喬霄在股市賺了錢,最近一段時間心情簡直不要太美好。
尤其是見到雲熠退出之後,股價依舊是在上漲的,這讓他愈發認定雲熠就是個膽小的,成不了多大的氣候。
而這種美好的心情,一直持續到他母親打電話過來。
“房肆他混賬,可他是你舅舅的命根子呀,你有沒有什麼辦法,把他弄出來。”
“你舅舅一雙眼睛都要哭瞎了,那女孩兒不是沒被欺負到嗎?怎麼能給房肆判七年呢?”
“等七年之後出來,那不是什麼都完了嗎?”
喬母在電話裡哭哭啼啼說道,讓喬霄想辦法把房肆給弄出來。
“他除了想要強奸那個女孩兒之外,他還犯了流氓罪,兩個罪名加一起七年不多了。”
喬霄解釋道,他並不認為這個刑期嚴重了,要是在幾年之前,抓流氓罪最嚴的時候,給他無期或者槍斃了都有可能。

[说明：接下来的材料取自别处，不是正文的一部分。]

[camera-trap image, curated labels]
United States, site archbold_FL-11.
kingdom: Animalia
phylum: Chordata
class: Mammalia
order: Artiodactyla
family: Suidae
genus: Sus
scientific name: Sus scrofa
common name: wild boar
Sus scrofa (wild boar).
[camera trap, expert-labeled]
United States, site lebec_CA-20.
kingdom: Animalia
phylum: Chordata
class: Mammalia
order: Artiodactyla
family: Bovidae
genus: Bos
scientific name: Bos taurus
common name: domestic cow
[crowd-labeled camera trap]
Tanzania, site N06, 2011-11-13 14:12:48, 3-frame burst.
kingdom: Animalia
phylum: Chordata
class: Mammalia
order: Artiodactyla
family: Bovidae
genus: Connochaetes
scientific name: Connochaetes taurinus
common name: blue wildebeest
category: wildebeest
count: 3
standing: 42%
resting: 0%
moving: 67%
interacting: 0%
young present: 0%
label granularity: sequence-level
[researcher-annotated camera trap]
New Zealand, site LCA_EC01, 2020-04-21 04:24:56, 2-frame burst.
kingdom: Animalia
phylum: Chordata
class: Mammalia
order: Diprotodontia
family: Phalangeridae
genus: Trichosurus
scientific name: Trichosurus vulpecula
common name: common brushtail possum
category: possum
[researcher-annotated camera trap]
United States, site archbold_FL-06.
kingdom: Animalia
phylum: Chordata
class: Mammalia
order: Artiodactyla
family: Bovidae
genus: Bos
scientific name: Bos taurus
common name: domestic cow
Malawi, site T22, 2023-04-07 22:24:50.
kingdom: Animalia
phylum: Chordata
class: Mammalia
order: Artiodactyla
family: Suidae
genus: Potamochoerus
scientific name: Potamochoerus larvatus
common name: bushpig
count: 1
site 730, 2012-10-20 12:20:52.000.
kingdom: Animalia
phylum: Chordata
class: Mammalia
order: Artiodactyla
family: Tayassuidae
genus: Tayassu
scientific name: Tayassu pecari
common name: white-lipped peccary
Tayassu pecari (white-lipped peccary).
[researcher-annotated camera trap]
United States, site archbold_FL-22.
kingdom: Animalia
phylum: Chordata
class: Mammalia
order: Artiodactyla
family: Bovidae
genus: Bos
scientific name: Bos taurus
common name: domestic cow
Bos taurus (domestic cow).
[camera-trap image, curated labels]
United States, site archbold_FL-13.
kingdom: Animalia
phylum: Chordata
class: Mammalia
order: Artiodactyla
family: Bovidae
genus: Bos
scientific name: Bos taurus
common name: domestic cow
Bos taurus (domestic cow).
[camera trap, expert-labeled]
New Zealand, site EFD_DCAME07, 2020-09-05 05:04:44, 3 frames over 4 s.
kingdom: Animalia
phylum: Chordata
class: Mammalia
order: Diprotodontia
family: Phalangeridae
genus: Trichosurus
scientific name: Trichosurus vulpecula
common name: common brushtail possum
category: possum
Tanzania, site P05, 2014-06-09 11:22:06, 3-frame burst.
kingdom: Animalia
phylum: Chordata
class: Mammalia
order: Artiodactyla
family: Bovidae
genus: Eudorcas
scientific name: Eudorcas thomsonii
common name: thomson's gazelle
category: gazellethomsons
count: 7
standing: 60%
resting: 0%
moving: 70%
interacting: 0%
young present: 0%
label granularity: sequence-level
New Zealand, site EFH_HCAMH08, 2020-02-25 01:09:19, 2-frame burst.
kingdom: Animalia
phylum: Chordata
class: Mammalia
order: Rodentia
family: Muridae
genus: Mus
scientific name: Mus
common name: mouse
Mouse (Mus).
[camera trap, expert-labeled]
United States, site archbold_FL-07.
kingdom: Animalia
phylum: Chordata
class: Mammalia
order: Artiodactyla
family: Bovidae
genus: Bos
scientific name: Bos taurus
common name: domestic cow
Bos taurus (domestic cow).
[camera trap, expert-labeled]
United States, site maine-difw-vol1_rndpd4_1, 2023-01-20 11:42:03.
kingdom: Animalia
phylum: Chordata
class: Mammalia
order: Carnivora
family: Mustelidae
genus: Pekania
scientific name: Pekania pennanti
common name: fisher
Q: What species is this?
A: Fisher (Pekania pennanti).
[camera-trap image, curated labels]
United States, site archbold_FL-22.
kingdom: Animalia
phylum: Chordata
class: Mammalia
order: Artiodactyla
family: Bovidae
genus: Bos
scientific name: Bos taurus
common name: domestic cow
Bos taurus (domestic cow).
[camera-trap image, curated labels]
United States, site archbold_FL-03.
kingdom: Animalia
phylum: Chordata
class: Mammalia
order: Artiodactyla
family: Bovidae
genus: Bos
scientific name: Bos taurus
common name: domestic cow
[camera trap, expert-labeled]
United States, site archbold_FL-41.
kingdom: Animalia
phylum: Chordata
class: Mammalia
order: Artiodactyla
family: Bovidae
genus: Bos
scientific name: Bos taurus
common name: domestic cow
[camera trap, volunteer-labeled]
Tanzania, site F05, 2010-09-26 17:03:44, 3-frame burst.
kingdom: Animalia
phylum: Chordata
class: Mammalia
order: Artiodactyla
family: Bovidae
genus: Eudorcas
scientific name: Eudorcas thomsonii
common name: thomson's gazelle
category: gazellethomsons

“媽,這事兒我幫不了,我沒有那麼大的本事去挑戰公檢法,而且是他犯錯在先,肯定要受到懲罰的,不然他不長記性。”
“你就是不肯幫忙,說那麼多乾什麼?”喬母在電話裡怒罵道,“那可是你舅舅的命根子,你舅舅活不成和要我命有什麼區彆?”
喬霄閉了閉眼睛,滿心的煩躁。
他母親就是在感情的事情上拎不清,他出來做生意這些年幫助房家的事情還少嗎?
“舅舅不會活不成的,沒了房肆他還有另外三個兒子,總不會讓他餓死,而且房肆三年之後就會出來了,除非他自己作死。”
喬霄心口憋著一股氣,說話也沒有太客氣,不等喬母開口罵他,繼續說道:“至於你,如果你認為自己這條命那麼不值錢,願意為了房肆搭上這條命,這也是我沒有辦法的事情。”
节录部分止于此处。